Bo Burnham, um dos grandes génios da comédia contemporânea (com apenas 30 anos), disse (muito acertadamente), numa entrevista à CBS, o seguinte acerca deste tema: “I just think that comics are cry babies. (…) You get up there and talk for an hour and then they [the public] have an impulse to be heard too; if its “rock ‘n’roll” who cares what they [the public] think about it? And truly, political correctness with young people for me it’s an overcorrection for a serious problem like bigotry and racism. (…) No comedians are being thrown in jail; they are getting lit up on Twitter maybe a few sometimes and that’s wrong and maybe bad sometimes but again this is from people who have had their opinions heard relentlessly (…) and then a blogger stands up, expresses their opinion and its like “WHAT?!”…(…) How do you not understand that the audience has the same impulse you do?” [5]

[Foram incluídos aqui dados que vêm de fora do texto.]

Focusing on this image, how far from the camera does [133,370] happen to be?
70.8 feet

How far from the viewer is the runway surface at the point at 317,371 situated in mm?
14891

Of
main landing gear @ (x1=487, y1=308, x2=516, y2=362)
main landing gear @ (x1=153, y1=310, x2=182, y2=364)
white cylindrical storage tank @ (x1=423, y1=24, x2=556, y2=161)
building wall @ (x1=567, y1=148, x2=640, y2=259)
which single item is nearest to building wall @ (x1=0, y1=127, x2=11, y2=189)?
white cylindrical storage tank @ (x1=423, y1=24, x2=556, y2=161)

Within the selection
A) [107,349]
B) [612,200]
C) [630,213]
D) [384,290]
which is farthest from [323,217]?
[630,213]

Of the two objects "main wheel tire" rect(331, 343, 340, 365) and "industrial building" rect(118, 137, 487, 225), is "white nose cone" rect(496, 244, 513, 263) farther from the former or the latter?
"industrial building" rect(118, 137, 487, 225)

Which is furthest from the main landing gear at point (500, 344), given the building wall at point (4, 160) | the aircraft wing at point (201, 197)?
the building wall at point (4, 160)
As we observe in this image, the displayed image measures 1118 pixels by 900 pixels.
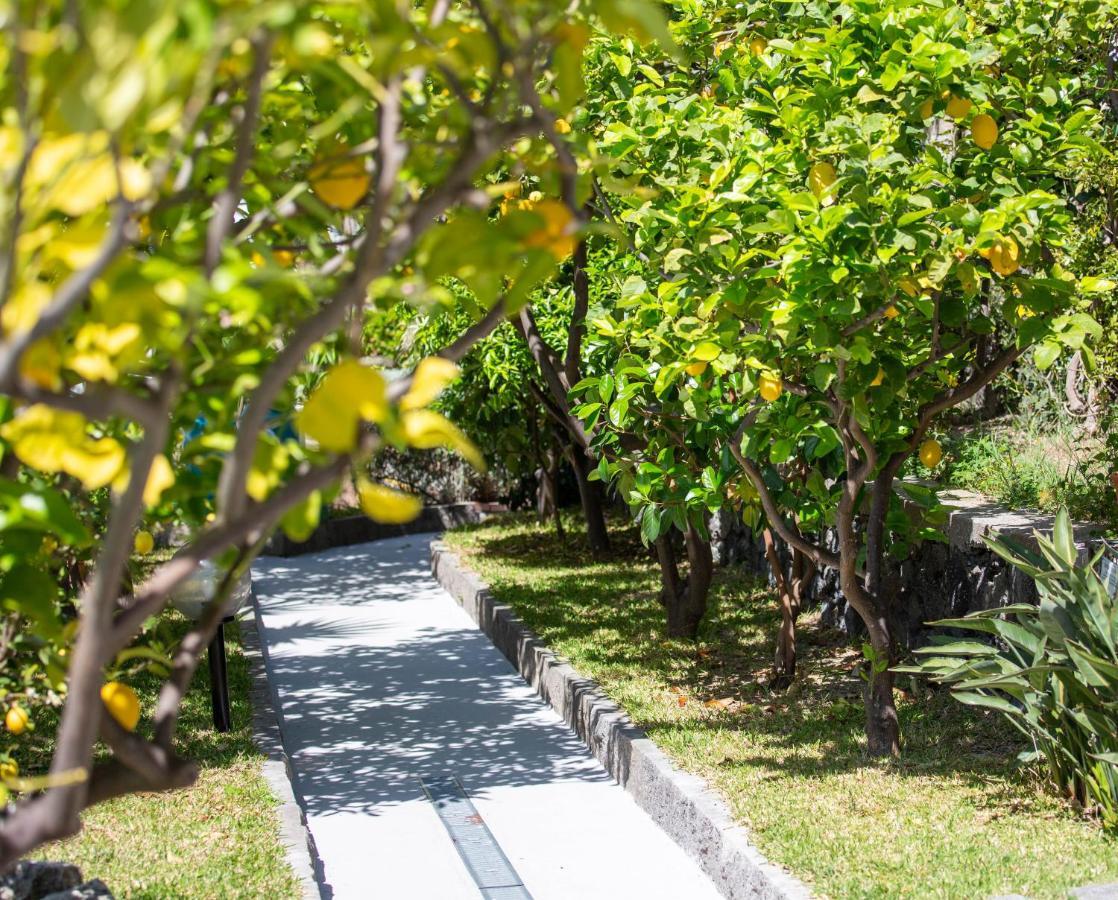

Normalmente, por culpa da natureza de onde provêm as críticas à ficção que é a “cancel culture” e ao “politicamente correto”, o lado mais ouvido é sempre aquele que tem mais mediatismo, ou seja, o dos ditos “famosos” ou “conhecidos”, daí que seja tão refrescante e essencial ouvir pessoas como Bo Burnham, Whitney Cummings ou Seth Rogen (que recentemente deu uma entrevista à Good Morning Britain onde fez a seguinte afirmação: “To me when I see comedians complaining about this kind of thing [cancel culture], I don’t understand what they’re complaining about. If you’ve made a joke that’s aged terribly, accept it. And if you don’t think it’s aged terribly, then say that [6]) que, para além de serem seguidos mundialmente, são figuras exemplares do que é ser bem-sucedido na sua área sem necessitarem de se vitimizar com problemas fictícios.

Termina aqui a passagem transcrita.